Method: omit the part of sentence after ‘that’ or ‘which’ and see if  it still conveys the same meaning.


This is the tree that bears the most fruits.

This is the tree … ??

Also restrictive clause will usually not be set by commas

The story is coming to an end, which means we can leave soon.

The story is coming to an end.

Which usually will be surrounded by commas.

Categories: That VS Which


August 30, 2009 Leave a comment

Recognize a gerund when you see one.

Every gerund, without exception, ends in ing. Gerunds are not, however, all that easy to identify. The problem is that all present participles also end in ing. What is the difference?

Gerunds function as nouns. Thus, gerunds will be subjects, subject complements, direct objects, indirect objects, and objects of prepositions.

Present participles, on the other hand, complete progressive verbs or act as modifiers.

Read these examples of gerunds:

Since Francisco was five years old, swimming has been his passion.
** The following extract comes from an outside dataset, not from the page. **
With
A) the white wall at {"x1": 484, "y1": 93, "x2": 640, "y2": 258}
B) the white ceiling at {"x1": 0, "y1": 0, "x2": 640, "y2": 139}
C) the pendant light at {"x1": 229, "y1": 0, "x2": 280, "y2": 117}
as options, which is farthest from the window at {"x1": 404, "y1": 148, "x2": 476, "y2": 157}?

Swimming = subject of the verb has been.

Francisco’s first love is swimming.

Swimming = subject complement of the verb is.

Francisco enjoys swimming more than spending time with his girlfriend Diana.

Swimming = direct object of the verb enjoys.

Francisco gives swimming all of his energy and time.

Swimming = indirect object of the verb gives.

When Francisco wore dive fins to class, everyone knew that he was devoted to swimming.

Swimming = object of the preposition to.

These ing words are examples of present participles:

One day last summer, Francisco and his coach were swimming at Daytona Beach.

Swimming = present participle completing the past progressive verb were swimming.

A great white shark ate Francisco’s swimming coach.

Swimming = present participle modifying coach.

Now Francisco practices his sport in safe swimming pools.

Swimming = present participle modifying pools

Categories: Gerunds

May be VS Probably

August 30, 2009 Leave a comment

probably is “likely” to be true.

may be introduces an element of doubt in the argument.

Usually, ‘probably’ and ‘likely’ are ‘more likely’ than ‘maybe’ and ‘perhaps’.

Also be careful when you see maybe(ONE WORD) on GMAT, it is unidiomatic according to GMAT, cant be used in any case.